◆ What you will do ◆
Could you convert the lines from the one containing "Given the visual" through the last line of the entries, inclusive, into a numbered list with blank lines removed?

......

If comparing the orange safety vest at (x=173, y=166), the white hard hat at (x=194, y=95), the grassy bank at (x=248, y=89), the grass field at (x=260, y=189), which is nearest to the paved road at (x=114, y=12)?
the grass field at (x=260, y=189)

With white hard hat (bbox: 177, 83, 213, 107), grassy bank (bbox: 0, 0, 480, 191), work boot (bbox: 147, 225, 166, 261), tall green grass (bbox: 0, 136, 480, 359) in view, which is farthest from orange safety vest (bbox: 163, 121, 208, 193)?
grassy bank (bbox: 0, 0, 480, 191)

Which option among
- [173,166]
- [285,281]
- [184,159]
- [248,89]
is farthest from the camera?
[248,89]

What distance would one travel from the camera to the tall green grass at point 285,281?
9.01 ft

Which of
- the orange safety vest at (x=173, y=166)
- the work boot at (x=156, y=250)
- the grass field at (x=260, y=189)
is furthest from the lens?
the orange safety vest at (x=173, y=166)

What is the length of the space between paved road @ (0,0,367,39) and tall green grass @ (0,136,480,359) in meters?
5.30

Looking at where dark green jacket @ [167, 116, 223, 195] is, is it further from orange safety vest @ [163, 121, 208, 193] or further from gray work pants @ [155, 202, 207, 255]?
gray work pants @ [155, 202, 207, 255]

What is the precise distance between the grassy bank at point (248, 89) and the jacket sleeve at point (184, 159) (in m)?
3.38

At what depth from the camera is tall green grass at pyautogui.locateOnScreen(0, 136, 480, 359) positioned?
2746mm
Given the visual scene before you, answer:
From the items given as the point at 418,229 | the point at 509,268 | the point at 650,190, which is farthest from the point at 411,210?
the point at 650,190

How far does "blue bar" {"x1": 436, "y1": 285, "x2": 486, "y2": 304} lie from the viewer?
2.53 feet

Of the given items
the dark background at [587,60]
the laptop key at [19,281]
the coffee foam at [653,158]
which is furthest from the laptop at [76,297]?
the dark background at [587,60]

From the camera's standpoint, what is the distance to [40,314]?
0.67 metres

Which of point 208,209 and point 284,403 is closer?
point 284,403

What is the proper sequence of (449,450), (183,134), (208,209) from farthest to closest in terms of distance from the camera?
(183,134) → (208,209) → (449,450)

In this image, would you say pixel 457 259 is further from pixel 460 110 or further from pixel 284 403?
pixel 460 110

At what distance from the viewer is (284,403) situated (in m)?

......

◆ Result for this task ◆
1. Given the visual scene before you, answer:
2. From the items given as the point at 418,229 | the point at 509,268 | the point at 650,190, which is farthest from the point at 411,210?
3. the point at 650,190
4. How far does "blue bar" {"x1": 436, "y1": 285, "x2": 486, "y2": 304} lie from the viewer?
5. 2.53 feet
6. Of the given items
7. the dark background at [587,60]
8. the laptop key at [19,281]
9. the coffee foam at [653,158]
10. which is furthest from the laptop at [76,297]?
11. the dark background at [587,60]
12. From the camera's standpoint, what is the distance to [40,314]?
13. 0.67 metres
14. Which of point 208,209 and point 284,403 is closer?
15. point 284,403
16. What is the proper sequence of (449,450), (183,134), (208,209) from farthest to closest in terms of distance from the camera?
17. (183,134) → (208,209) → (449,450)
18. In this image, would you say pixel 457 259 is further from pixel 460 110 or further from pixel 284 403?
19. pixel 460 110
20. At what distance from the viewer is (284,403) situated (in m)?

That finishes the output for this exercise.